> [Texto]:
|
Texto Anterior | Próximo Texto | Índice
CANNES
Autobiografia narrada pelo diretor faz colagem de filmes italianos
Scorsese apresenta seu mosaico em preto-e-branco
SÉRGIO DÁVILA
ENVIADO ESPECIAL A CANNES
Godard podia ter alguma razão
quando disse em Cannes que os
americanos do Norte não têm história, por isso correm à Europa a
comprá-la. Este definitivamente
não é o caso do cineasta ítalo-americano Martin Scorsese, que
apresentou anteontem o monumental "Il Mio Viaggio in Italia".
O filme, de mais de quatro horas, em preto-e-branco e narrado
por ele, é, na verdade, uma autobiografia peculiar. Faz uma colagem dos mais importantes títulos
dos principais cineastas italianos
dos anos 40, 50 e 60. Empresta o
título de "Viaggio in Italia", de
Roberto Rosselini, de 53. E é com
o pai do neo-realismo que Scorsese começa sua turnê pelo cinema.
A primeira cena é a famosa do
paisano morto numa bóia no rio
Pó, de "Paisà" (1946), que, com
"Roma Cidade Aberta" (1946) e
"Alemanha Ano Zero" (1947),
forma a trilogia-base de Rossellini
no movimento. Ficamos sabendo
que o principal programa do jovem Martin nos anos 40 e 50 era
assistir à TV com seu irmão, seus
pais, avós e tios. Todos de origem
siciliana, reunidos na sala de um
apartamento apertado em Nova
York, onde um dia já foi a Little
Italy e hoje é o "descolado" SoHo.
E que, devido à grande comunidade de italianos na cidade, as três
emissoras abertas exibiam muitos
filmes italianos, dublados em inglês. "Assistia a Roy Rogers no cinema, um mundo de fantasia, e
voltava para casa para a dura realidade de filmes como "Paisà". Nós
tínhamos 200 anos de história e o
duelo no Curral OK, enquanto [os
italianos" eram milenares e lutavam no Coliseu", lembra.

Entradas da coleção:
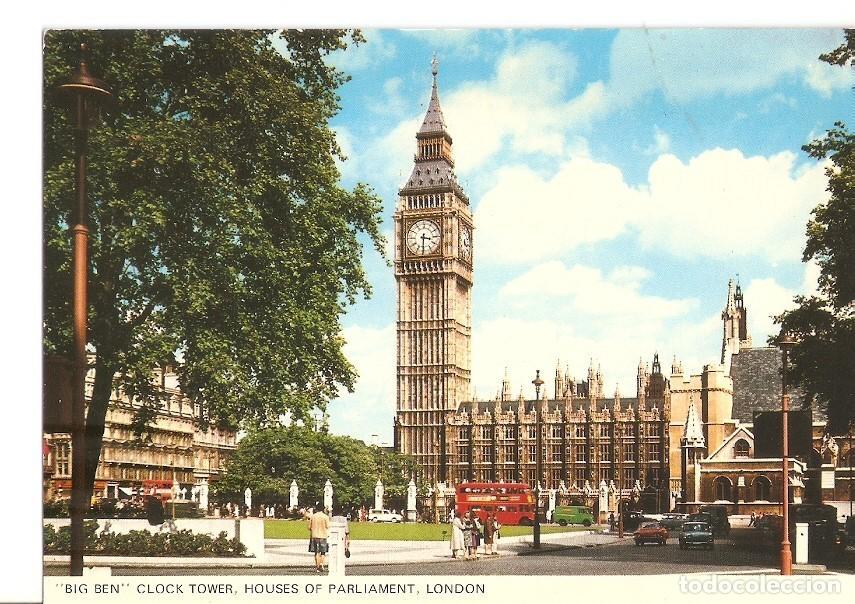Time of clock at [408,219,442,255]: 3:30
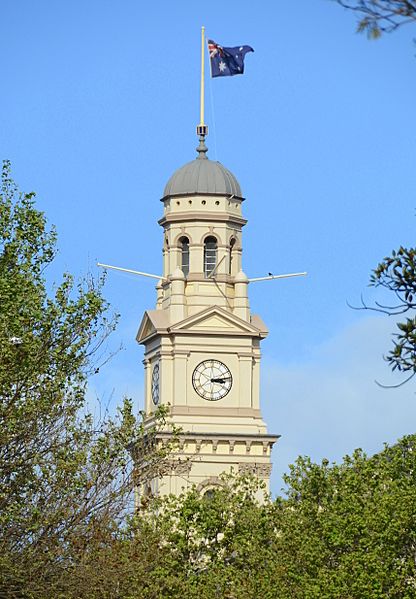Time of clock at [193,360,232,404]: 3:13
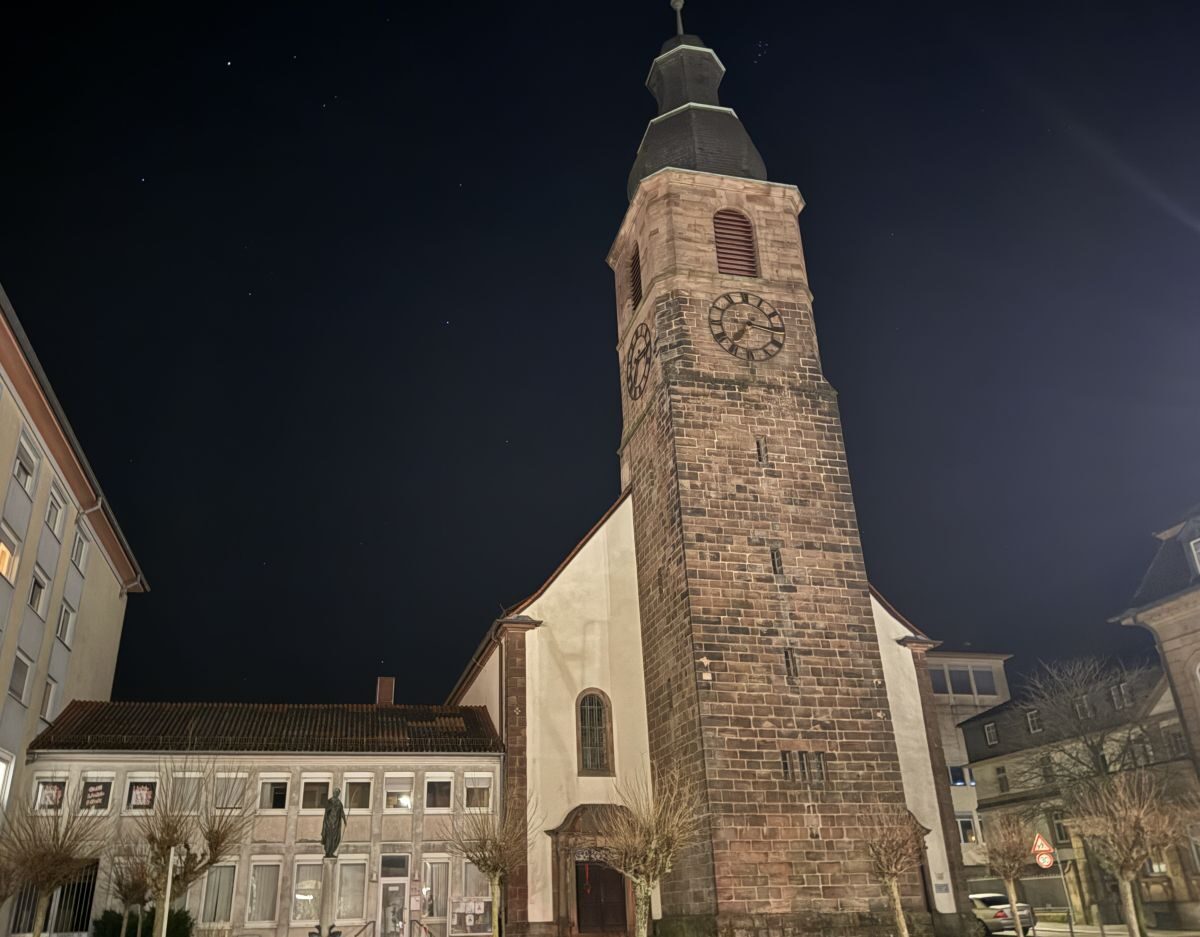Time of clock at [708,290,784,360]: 7:16
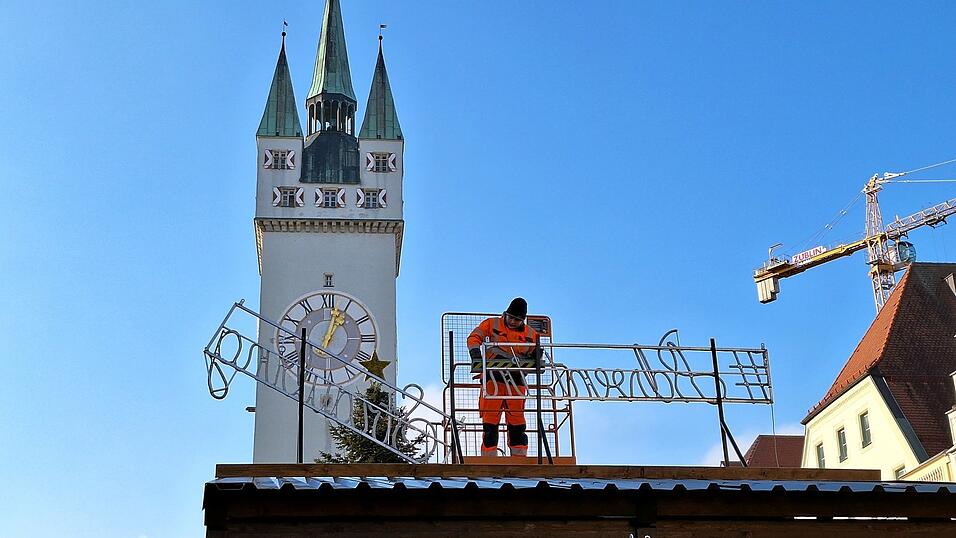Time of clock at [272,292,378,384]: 1:02
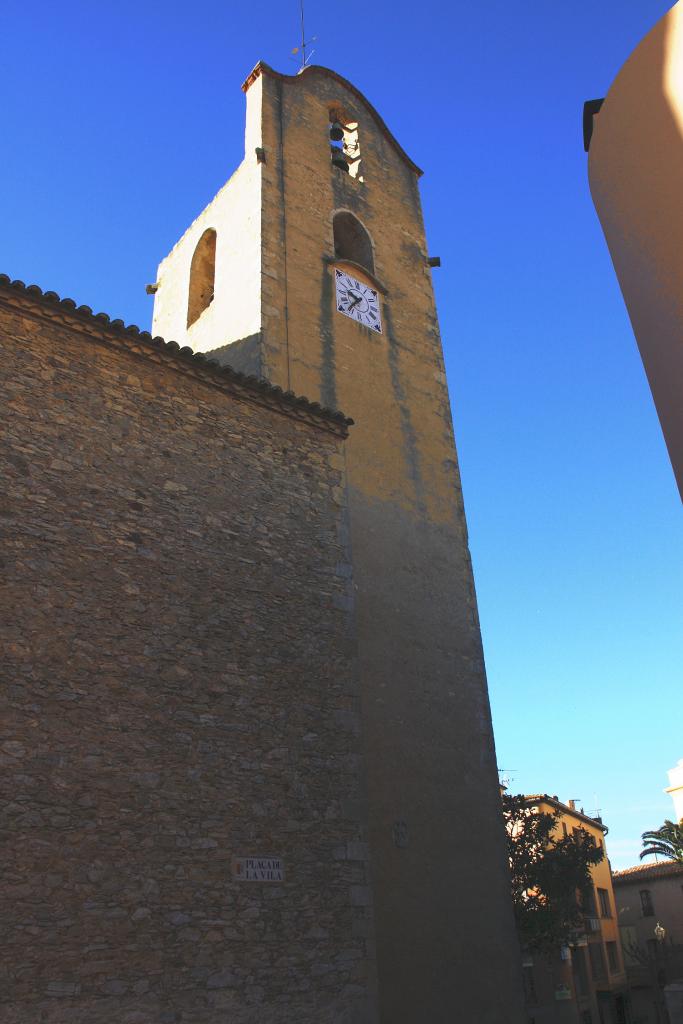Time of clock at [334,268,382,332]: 9:36
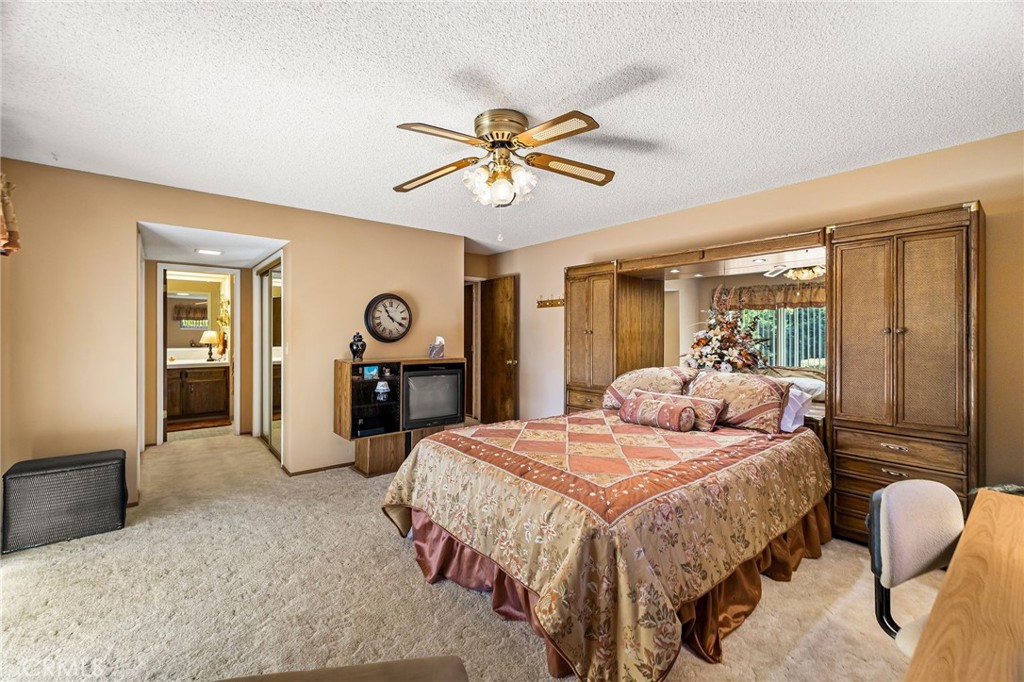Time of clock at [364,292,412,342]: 3:54
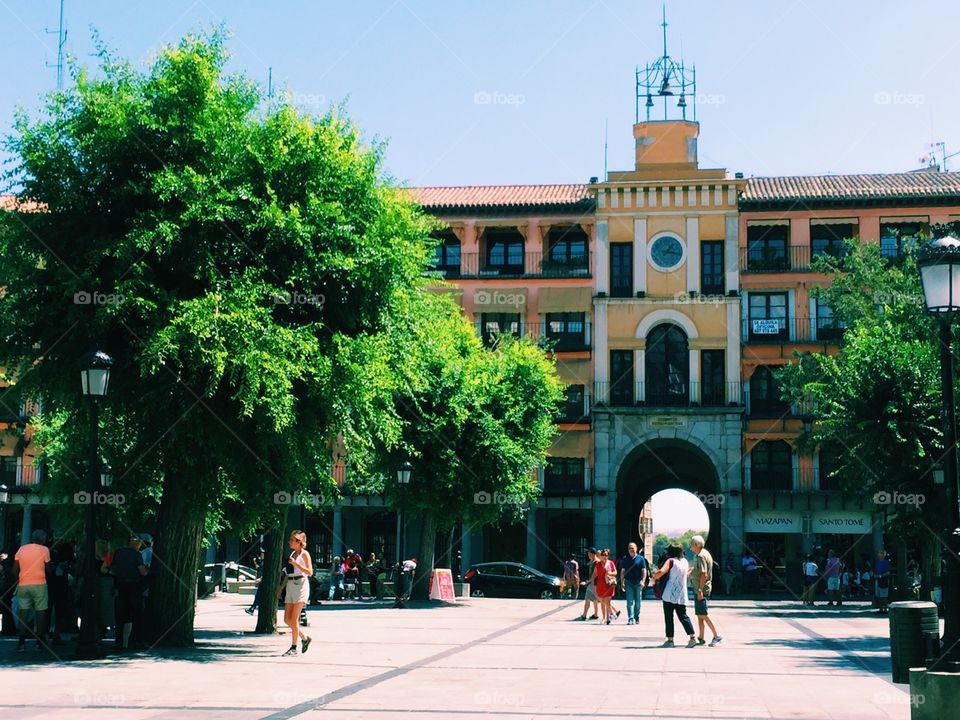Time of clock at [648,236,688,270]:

> [Instruções de trabalho]:
1 - Segundo o texto sobre o filme de Scorsese, qual é a duração de "Il Mio Viaggio in Italia"?
2 - Prossiga com o texto sobre o filme de Scorsese a partir da última frase apresentada.

> [Respostas a seguir]:
1 - Mais de quatro horas.

2 -
Na sequência, cenas feitas há 60
anos pelo tio de Martin, descobertas pelo primo recentemente, da
nonna, da mercearia da família,
do jovem pai Scorsese (que assinava Scozezze na grafia original).
A pré-história do diretor que faria
"Taxi Driver" e "Touro Indomável". Emocionante.
Há curiosidades históricas, como "Cabiria", de Giovanni Pastrone, épico de 1914 que, segundo
o próprio D.W. Griffith, o inspirou a fazer "Intolerância", dois
anos depois. A viagem continua
com Vittorio de Sica ("Ladrões de
Bicicletas", 1948, "Umberto D",
1952), Luchino Visconti ("Sedução da Carne", 1954) e termina
com "Oito e Meio" (1963), para
muitos obra-prima de Fellini.
Scorsese conclui dizendo que
não fez o filme para velhos cinéfilos, que provavelmente conheciam todos esses títulos, mas para
jovens amantes do cinema, que o
diretor quer recrutar para seu
exército. "Viaggio" segue a linha
de outra obra fundamental do cineasta, "A Personal Journey with
Martin Scorsese through American Movies", sobre os filmes dos
EUA que o influenciaram.
Faye Dunaway estava na platéia,
como a representar as cores americanas. A seu lado, Francesco Rosi ("Crônica de uma Morte Anunciada"), companheiro de Zeffirelli
quando trabalhavam sob a batuta
de Visconti em "La Terra Trema"
(1948), também citado no filme.
Ambos aplaudiram muito.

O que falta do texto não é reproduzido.